Why Labour Should Have Abstained on Osborne's Fiscal Charter

15/10/2015 13:14 BST | Updated 15/10/2016 10:12 BST

I agree with the Shadow Chancellor that there has to be an alternative to the Conservative Government's austerity agenda. In my own constituency of West Bromwich West I see very week in my surgeries the impact of the Government's cuts to public services, to housing and to our NHS.

However, Labour lost the General election, and we lost it badly. From our own internal polling it is clear that this was because of a perceived lack of credibility in our policies on tackling the public sector deficit and management of the economy.

The challenge for the Shadow Chancellor therefore was to underline our commitment to stable public finances whilst demonstrating that there is an alternative strategy to achieve this. A strategy that would allow us to commit to funding our education, healthcare and welfare without damaging the public finances. It was this approach that won three successive General elections for Labour.
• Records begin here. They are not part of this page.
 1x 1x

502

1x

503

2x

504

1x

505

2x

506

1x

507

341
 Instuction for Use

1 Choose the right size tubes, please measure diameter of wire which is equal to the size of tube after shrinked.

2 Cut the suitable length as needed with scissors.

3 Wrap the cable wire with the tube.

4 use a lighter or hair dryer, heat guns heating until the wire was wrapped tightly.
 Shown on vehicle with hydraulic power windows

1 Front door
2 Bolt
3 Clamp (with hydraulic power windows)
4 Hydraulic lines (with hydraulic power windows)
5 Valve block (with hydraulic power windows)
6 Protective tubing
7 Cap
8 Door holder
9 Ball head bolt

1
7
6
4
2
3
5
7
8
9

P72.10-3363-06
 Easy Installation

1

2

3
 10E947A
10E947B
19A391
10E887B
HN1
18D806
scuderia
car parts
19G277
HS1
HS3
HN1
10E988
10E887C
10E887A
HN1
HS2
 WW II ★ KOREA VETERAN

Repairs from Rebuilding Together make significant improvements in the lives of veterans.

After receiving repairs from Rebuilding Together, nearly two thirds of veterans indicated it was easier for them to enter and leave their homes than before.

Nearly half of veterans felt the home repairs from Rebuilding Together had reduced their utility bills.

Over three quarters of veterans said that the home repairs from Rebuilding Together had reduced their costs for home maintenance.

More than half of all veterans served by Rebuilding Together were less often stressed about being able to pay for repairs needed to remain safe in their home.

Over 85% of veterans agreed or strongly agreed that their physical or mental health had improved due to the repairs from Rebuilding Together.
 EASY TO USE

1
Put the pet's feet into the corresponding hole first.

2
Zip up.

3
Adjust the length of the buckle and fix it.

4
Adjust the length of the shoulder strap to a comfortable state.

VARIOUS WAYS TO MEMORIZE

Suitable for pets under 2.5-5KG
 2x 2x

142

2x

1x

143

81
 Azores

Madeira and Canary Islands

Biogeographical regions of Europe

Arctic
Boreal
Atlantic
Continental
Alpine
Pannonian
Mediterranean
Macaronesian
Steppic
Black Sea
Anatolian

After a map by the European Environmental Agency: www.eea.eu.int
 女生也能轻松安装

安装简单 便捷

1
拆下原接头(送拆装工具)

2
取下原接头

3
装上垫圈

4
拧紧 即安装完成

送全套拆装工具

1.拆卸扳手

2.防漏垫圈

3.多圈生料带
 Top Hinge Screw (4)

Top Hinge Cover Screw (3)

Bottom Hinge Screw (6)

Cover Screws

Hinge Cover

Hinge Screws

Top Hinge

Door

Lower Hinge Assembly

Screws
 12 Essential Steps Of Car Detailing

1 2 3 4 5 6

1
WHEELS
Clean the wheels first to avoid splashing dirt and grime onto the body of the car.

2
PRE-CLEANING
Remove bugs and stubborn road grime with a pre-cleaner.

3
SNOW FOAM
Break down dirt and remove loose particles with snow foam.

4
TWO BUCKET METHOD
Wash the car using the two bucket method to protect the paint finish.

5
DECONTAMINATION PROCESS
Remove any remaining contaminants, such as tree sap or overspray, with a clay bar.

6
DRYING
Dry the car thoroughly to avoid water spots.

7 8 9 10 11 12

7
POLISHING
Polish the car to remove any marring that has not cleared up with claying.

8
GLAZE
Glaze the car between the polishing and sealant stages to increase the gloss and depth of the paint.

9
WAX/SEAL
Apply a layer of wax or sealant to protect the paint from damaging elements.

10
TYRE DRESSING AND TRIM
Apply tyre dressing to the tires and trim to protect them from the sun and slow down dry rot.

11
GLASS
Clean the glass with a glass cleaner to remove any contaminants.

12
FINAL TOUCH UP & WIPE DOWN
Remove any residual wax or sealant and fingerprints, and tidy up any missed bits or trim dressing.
We were seen as delivering on the issues people care about, whilst being responsible with, and growing, the economy.

Opposing the fiscal charter leaves Labour open to charges of fiscal irresponsibility and inconsistency which played a large part in losing the last election and could undermine our ability to win in 2020.

I feel that Labour should have used the debate to underline its support for the underlying principles behind the charter; the need for balanced books and to live within our means whilst demonstrating the failure of the Government's austerity programme to deliver this.

By opposing the charter outright, Osborne was able to portray the Labour party as inconsistent and in denial of the economic challenges ahead, drowning out many of the legitimate points made by the Shadow Chancellor.

I abstained on the fiscal charter vote as I couldn't in good conscience support a party position which in my mind weakens the position of the Labour Party. Indeed, I believe that Labour should have abstained and then brought forward our own proposals during an opposition day debate. This way we could have highlighted the many flaws in the charter whilst demonstrating our commitment to fiscal responsibility.

The revised charter was no more than a political trap. An appropriate response would have been to abstain on the basis that it was irrelevant to dealing with the challenges presented by our sustained public sector deficit.

Like every other Labour MP I want to see our party returned to Government at the earliest possible opportunity. It is only by being in government that we can eradicate poverty and reduce inequality. My constituents need a Labour Government because it is only though being in government that we can turn our values into action.

To be in Government, we need to be able to demonstrate that we can be trusted on the economy. Failing to win back this trust means we will never make this a reality.